Exercise objective: Recast every line of the listing below as a numbered list, skipping blank lines and leaving out the pictures.

Information shown:
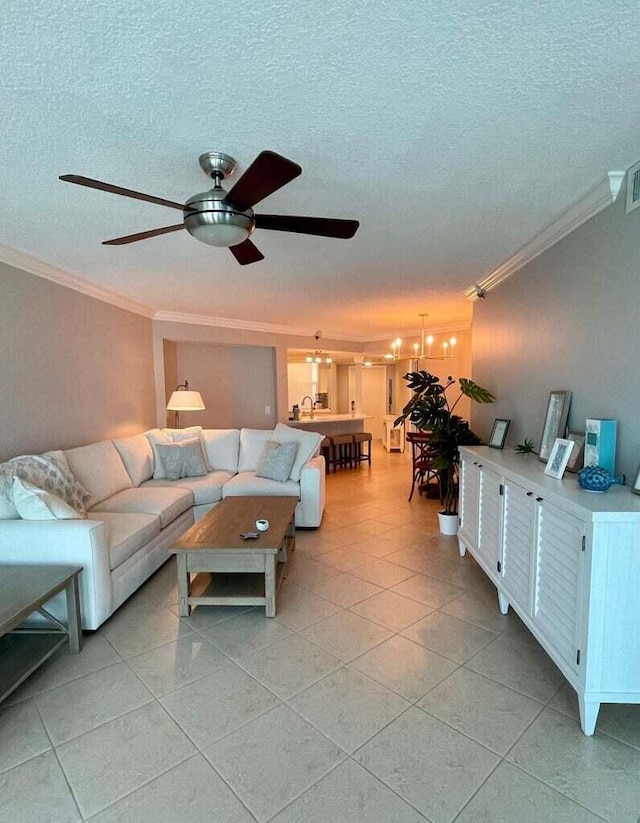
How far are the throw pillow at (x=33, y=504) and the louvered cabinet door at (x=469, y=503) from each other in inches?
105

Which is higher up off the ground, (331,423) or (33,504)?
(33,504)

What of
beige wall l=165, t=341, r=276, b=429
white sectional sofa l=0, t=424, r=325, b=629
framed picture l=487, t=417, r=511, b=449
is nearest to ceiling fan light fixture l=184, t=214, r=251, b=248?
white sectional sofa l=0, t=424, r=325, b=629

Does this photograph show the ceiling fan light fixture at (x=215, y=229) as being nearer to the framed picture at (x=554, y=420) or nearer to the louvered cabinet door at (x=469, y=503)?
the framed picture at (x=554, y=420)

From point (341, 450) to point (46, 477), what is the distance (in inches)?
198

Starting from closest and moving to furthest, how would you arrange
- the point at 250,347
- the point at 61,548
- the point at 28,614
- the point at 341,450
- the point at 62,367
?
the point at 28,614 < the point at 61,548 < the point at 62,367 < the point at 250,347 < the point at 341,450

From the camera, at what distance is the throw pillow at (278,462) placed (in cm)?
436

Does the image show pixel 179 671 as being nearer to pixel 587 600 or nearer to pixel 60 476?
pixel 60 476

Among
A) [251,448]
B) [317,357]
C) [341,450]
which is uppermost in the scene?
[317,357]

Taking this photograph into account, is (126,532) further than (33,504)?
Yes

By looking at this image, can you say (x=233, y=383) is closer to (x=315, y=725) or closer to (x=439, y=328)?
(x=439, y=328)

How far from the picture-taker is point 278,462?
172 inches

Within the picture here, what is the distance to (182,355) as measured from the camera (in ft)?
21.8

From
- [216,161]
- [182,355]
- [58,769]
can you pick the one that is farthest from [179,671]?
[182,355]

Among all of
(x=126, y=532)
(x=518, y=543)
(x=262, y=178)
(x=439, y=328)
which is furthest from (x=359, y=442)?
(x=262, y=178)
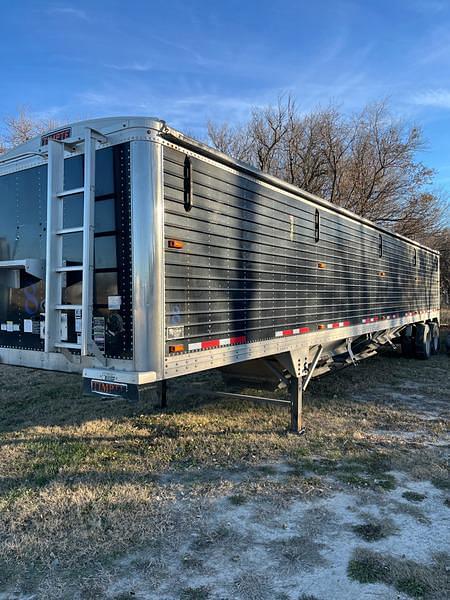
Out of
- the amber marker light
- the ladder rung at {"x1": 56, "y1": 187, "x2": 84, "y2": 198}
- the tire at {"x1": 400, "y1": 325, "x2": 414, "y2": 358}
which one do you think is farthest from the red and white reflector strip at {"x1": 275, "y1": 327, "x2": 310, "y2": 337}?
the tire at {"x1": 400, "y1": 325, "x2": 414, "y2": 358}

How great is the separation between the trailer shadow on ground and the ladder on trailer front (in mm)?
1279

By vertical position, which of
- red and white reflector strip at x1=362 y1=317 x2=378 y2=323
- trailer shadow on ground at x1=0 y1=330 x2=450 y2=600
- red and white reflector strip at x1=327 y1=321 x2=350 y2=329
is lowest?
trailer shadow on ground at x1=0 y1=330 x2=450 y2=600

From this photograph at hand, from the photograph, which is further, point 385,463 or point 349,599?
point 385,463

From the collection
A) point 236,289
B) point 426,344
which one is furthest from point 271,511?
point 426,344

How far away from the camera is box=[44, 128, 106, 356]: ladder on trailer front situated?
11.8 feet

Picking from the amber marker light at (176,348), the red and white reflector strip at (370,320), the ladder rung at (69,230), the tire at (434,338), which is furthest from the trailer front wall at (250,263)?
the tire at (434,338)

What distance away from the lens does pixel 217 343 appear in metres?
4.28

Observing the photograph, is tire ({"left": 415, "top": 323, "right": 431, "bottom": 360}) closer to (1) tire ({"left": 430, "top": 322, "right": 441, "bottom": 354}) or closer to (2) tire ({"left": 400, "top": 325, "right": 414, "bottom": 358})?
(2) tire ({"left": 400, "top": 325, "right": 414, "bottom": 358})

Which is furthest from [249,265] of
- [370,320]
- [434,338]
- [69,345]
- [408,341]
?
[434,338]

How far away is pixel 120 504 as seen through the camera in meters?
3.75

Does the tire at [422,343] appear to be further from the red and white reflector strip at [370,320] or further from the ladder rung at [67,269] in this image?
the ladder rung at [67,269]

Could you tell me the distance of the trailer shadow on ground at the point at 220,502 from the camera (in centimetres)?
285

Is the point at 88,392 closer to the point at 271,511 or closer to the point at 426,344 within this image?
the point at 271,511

Answer for the task:
1. How far are the throw pillow at (x=33, y=504) and the louvered cabinet door at (x=469, y=503) from each other in inches?
2. 105
3. Which is higher up off the ground, (331,423) or (33,504)?
4. (33,504)
5. What of
6. beige wall l=165, t=341, r=276, b=429
7. white sectional sofa l=0, t=424, r=325, b=629
8. framed picture l=487, t=417, r=511, b=449
9. is nearest to ceiling fan light fixture l=184, t=214, r=251, b=248?
10. white sectional sofa l=0, t=424, r=325, b=629
11. Does this photograph show the ceiling fan light fixture at (x=215, y=229) as being nearer to the framed picture at (x=554, y=420) or nearer to the louvered cabinet door at (x=469, y=503)?
12. the framed picture at (x=554, y=420)
13. From point (341, 450) to point (46, 477), what is the distance (in inches)?
14. 198
15. Starting from closest and moving to furthest, how would you arrange
16. - the point at 250,347
17. - the point at 61,548
18. - the point at 28,614
19. - the point at 341,450
20. - the point at 62,367
21. ?
22. the point at 28,614 < the point at 61,548 < the point at 62,367 < the point at 250,347 < the point at 341,450
23. From the camera, at what distance is the throw pillow at (278,462) placed (in cm)?
24. 436
25. Does the image show pixel 179 671 as being nearer to pixel 587 600 or nearer to pixel 60 476?
26. pixel 60 476
27. Among
28. A) [251,448]
29. B) [317,357]
30. C) [341,450]
31. which is uppermost in the scene?
32. [317,357]
33. Taking this photograph into account, is (126,532) further than (33,504)?
34. Yes
35. By looking at this image, can you say (x=233, y=383) is closer to (x=315, y=725) or closer to (x=439, y=328)?
36. (x=439, y=328)
37. How far from the picture-taker is point 278,462?
38. 172 inches
39. Within the picture here, what is the distance to (182,355) as measured from the camera (in ft)?
40. 21.8
41. From
42. - [216,161]
43. - [182,355]
44. - [58,769]
45. can you pick the one that is farthest from [179,671]?
46. [182,355]
47. Among all of
48. (x=126, y=532)
49. (x=518, y=543)
50. (x=262, y=178)
51. (x=439, y=328)
52. which is furthest from (x=359, y=442)?
53. (x=262, y=178)
54. Out of
55. - the amber marker light
56. - the ladder rung at {"x1": 56, "y1": 187, "x2": 84, "y2": 198}
57. - the tire at {"x1": 400, "y1": 325, "x2": 414, "y2": 358}
58. which one do you think is farthest from the red and white reflector strip at {"x1": 275, "y1": 327, "x2": 310, "y2": 337}?
59. the tire at {"x1": 400, "y1": 325, "x2": 414, "y2": 358}
60. How great is the separation between the trailer shadow on ground and the ladder on trailer front (in mm)?
61. 1279
62. By vertical position, which of
63. - red and white reflector strip at x1=362 y1=317 x2=378 y2=323
64. - trailer shadow on ground at x1=0 y1=330 x2=450 y2=600
65. - red and white reflector strip at x1=327 y1=321 x2=350 y2=329
66. is lowest?
67. trailer shadow on ground at x1=0 y1=330 x2=450 y2=600
68. From this photograph at hand, from the photograph, which is further, point 385,463 or point 349,599?
69. point 385,463
70. From the collection
71. A) point 236,289
72. B) point 426,344
73. which one is furthest from point 271,511?
74. point 426,344
75. How far away from the camera is box=[44, 128, 106, 356]: ladder on trailer front situated?
76. 11.8 feet
77. Picking from the amber marker light at (176,348), the red and white reflector strip at (370,320), the ladder rung at (69,230), the tire at (434,338), which is furthest from the trailer front wall at (250,263)?
78. the tire at (434,338)
79. What distance away from the lens does pixel 217 343 appear in metres?
80. 4.28
81. Observing the photograph, is tire ({"left": 415, "top": 323, "right": 431, "bottom": 360}) closer to (1) tire ({"left": 430, "top": 322, "right": 441, "bottom": 354}) or closer to (2) tire ({"left": 400, "top": 325, "right": 414, "bottom": 358})?
82. (2) tire ({"left": 400, "top": 325, "right": 414, "bottom": 358})
83. Which is furthest from [249,265] of
84. - [370,320]
85. - [434,338]
86. - [69,345]
87. - [408,341]
88. ?
89. [434,338]
90. How far away is pixel 120 504 as seen through the camera in meters?
91. 3.75
92. Does the tire at [422,343] appear to be further from the red and white reflector strip at [370,320] or further from the ladder rung at [67,269] in this image?
93. the ladder rung at [67,269]
94. Could you tell me the distance of the trailer shadow on ground at the point at 220,502 from the camera (in centimetres)?
95. 285
96. Is the point at 88,392 closer to the point at 271,511 or closer to the point at 426,344 within this image?
97. the point at 271,511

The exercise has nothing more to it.